--- start ---
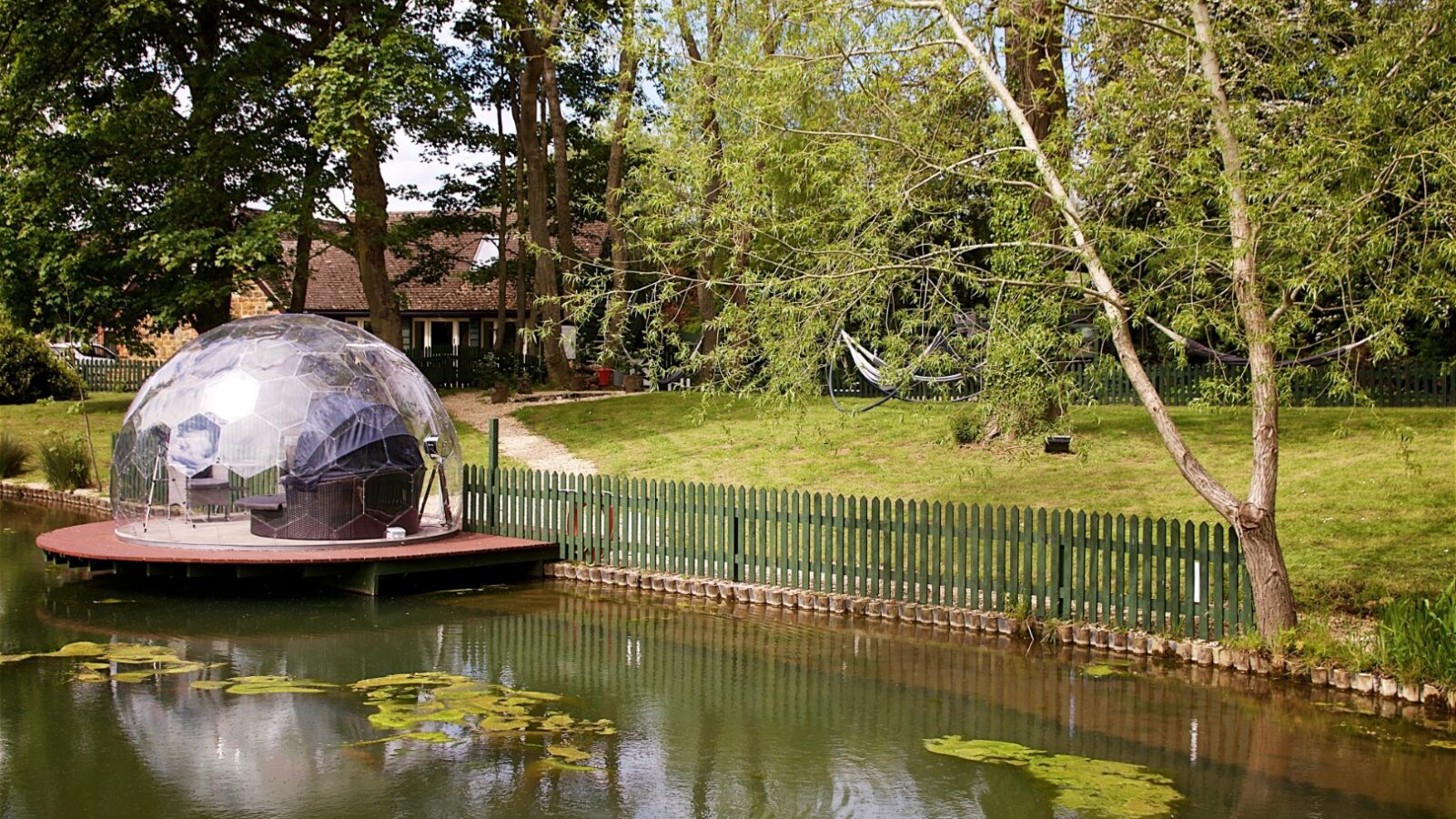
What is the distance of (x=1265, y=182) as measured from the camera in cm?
--- end ---
--- start ---
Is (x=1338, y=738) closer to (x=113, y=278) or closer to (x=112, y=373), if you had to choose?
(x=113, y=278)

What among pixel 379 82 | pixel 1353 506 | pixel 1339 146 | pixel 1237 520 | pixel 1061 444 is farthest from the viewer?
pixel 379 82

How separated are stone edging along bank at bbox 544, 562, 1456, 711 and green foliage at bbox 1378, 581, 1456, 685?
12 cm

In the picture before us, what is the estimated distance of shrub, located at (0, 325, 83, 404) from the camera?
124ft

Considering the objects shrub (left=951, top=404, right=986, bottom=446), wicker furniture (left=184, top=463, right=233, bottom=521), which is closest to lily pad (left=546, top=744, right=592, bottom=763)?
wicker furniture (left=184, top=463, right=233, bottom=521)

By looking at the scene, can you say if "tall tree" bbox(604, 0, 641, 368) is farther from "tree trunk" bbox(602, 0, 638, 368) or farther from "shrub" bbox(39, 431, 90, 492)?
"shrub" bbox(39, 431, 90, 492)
--- end ---
--- start ---
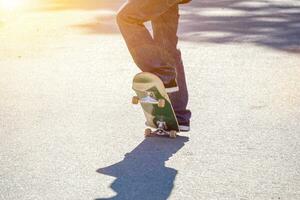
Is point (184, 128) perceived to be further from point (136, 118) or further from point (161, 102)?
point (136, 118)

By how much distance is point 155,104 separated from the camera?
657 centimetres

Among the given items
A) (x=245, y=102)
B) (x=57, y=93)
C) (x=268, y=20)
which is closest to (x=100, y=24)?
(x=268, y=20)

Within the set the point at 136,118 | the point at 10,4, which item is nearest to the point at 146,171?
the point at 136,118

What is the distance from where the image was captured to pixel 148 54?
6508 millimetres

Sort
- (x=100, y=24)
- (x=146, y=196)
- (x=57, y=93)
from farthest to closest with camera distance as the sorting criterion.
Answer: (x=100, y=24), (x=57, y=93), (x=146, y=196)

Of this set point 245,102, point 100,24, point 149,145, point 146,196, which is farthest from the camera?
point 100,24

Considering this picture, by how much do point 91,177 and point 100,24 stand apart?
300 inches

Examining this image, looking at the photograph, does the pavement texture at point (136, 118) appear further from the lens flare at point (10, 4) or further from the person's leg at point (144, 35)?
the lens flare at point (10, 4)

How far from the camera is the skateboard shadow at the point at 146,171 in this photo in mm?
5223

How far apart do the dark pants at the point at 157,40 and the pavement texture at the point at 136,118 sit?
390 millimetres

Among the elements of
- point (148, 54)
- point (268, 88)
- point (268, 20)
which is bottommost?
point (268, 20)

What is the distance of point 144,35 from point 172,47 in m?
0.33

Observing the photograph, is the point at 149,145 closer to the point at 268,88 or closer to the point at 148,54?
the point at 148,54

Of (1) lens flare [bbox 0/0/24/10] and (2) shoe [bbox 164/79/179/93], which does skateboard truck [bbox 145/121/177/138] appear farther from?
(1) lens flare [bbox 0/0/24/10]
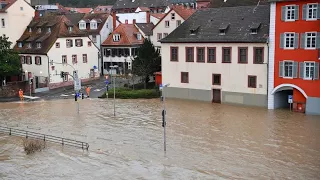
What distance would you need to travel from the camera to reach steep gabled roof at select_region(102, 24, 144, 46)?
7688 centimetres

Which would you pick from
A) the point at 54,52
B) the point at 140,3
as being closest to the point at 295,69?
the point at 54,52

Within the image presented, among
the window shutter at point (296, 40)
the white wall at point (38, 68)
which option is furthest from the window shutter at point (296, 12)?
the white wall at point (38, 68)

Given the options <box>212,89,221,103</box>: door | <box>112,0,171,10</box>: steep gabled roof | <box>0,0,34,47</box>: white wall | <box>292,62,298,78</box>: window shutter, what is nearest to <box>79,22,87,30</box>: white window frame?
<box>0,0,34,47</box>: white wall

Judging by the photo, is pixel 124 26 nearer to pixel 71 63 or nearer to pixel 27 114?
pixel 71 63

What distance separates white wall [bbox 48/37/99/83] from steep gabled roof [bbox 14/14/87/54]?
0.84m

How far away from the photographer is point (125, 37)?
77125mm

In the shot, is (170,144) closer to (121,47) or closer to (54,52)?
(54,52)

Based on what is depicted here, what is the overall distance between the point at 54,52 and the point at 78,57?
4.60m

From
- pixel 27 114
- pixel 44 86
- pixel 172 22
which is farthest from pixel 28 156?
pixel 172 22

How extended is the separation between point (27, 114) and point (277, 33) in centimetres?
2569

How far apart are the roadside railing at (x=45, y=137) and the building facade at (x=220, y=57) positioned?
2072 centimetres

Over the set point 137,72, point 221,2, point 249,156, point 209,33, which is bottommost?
--- end ---
#### GIVEN PROBLEM
Write out the entries again as they stand, covering the stretch from the line containing "In the shot, is" through the line containing "Over the set", including both of those lines and nothing outside them.

#### REPLY
In the shot, is (170,144) closer to (121,47) or closer to (54,52)?
(54,52)

Based on what is depicted here, what is the overall distance between the point at 54,52 and the point at 78,57?
4.60m

From
- pixel 27 114
- pixel 44 86
- pixel 172 22
which is farthest from pixel 28 156?
pixel 172 22

How extended is the separation between point (27, 114) and point (277, 33) in centimetres?
2569

How far apart are the roadside railing at (x=45, y=137) and the building facade at (x=220, y=57) positioned?
2072 centimetres

Over the set point 137,72, point 221,2, point 249,156, point 209,33, which is bottommost?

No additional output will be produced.